By SIMON COLLINS*
A highlight of last year's "Knowledge Wave" conference in Auckland was a speech by Craig Venter of Celera, the company that had loudly trumpeted its success in sequencing the human genome.
It was a slightly embarrassing event. Venter, fresh from sailing his New Zealand-built yacht off the coast of New England, came on screen in a wharfside satellite hookup evidently expecting to be questioned rather than to make a speech.
But when he realised that a speech was expected, he spoke - about his boat, and about the amazing prospects for biotechnology, an industry in which his company was seen as the most successful in the world.
He was an inspiration for New Zealand's own biotech sector which, the Government has since decided, is one of our three best hopes for lifting our living standards into the top group of rich countries.
In The Common Thread, Venter appears in quite a different light. This is a remarkable book about how publicly funded scientists in five countries raced collaboratively to publish the human genetic structure for everyone to see it, before Celera had a chance to make money out of patenting it.
The apparent outcome was bizarre. Venter and Dr Francis Collins, head of the publicly funded US National Institutes of Health genome programme, stood on either side of Bill Clinton as he told the world in June 2000 that both groups had simultaneously completed mapping the genetic structure of our species.
John Sulston, who led the British part of the publicly funded team, says in this book that in June 2000, neither side had actually come anywhere near finishing a complete map of the human genome.

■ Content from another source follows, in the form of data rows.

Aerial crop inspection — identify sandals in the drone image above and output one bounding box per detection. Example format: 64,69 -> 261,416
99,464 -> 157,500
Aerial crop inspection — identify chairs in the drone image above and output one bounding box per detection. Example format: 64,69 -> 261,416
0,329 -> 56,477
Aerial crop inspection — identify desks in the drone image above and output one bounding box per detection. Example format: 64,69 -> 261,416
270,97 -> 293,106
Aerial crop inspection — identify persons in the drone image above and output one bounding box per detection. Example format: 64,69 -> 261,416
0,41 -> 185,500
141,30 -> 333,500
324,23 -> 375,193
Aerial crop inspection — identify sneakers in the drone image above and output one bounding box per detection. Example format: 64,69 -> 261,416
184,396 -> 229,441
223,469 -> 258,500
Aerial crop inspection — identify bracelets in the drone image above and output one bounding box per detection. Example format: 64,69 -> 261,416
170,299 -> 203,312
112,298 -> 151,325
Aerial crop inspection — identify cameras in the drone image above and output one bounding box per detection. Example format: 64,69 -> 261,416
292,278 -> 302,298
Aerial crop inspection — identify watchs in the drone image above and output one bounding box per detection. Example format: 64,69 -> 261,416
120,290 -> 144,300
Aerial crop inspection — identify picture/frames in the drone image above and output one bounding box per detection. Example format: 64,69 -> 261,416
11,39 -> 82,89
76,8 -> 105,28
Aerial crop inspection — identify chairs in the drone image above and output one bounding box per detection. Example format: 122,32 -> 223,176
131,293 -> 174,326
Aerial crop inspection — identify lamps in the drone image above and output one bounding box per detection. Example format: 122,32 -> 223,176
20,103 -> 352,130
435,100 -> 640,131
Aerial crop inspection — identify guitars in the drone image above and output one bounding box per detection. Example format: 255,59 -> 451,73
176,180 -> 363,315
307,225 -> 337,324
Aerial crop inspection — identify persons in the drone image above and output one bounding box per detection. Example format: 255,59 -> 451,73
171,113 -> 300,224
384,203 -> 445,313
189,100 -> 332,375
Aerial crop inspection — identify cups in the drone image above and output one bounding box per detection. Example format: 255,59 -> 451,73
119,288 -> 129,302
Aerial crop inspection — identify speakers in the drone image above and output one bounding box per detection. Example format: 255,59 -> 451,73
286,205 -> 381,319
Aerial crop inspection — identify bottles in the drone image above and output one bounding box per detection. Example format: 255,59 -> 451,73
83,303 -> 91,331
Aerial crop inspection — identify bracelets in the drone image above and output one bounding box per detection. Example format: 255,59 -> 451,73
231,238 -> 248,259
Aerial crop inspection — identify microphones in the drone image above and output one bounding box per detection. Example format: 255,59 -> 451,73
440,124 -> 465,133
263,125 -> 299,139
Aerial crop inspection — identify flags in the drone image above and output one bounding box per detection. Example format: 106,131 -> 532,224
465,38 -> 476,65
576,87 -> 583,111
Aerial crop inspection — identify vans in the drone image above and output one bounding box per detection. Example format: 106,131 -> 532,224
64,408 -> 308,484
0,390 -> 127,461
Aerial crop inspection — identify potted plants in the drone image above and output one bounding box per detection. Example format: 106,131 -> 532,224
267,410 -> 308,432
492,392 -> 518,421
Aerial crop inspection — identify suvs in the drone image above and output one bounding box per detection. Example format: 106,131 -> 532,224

But Clinton wanted a public show of unity to stop Republican politicians complaining that the publicly funded effort was damaging to private enterprise in the shape of Celera.
When both sides published their still-incomplete findings in scientific journals eight months later, Sulston says that Celera had achieved virtually nothing beyond what the rival publicly funded group had already put in the public domain.
But the perception in the media, shared by that Auckland audience last year, was that Celera had "won". The perception was enough for Celera's advertisements to claim that it was "the world's definitive source of genomic information".
Sulston believes that Celera threatened "the whole future of biology".
"One company was bidding for monopoly control of access to the most fundamental information about humanity, information that is - or should be - our common heritage," he writes, with journalist Georgina Ferry.
It is hard to disagree with Sulston's conclusion that our patent laws need to distinguish more clearly between "inventions", whose inventors can rightly claim a return on the research they have done, and "discoveries", which merely increase our understanding of the natural world.
At present, the law allows our own Celeras to claim patents on "novel uses" of natural substances.
As Sulston says, a patent on an "invention" does not stop people creating new inventions.
But a patent on a gene sequence or natural substance, even if granted for a particular "novel use", has in practice made it difficult for other researchers to expand our knowledge about those genes or substances.
Enforcing that distinction would require the companies and countries which make discoveries - usually, of course, the rich ones - to give up the wealth that they could gain by charging poorer people for access to that knowledge.
But that, of course, is not quite what the organisers of the "Knowledge Wave" had in mind.
* Bantam Press, $64.95
* Simon Collins is a Herald journalist and science writer.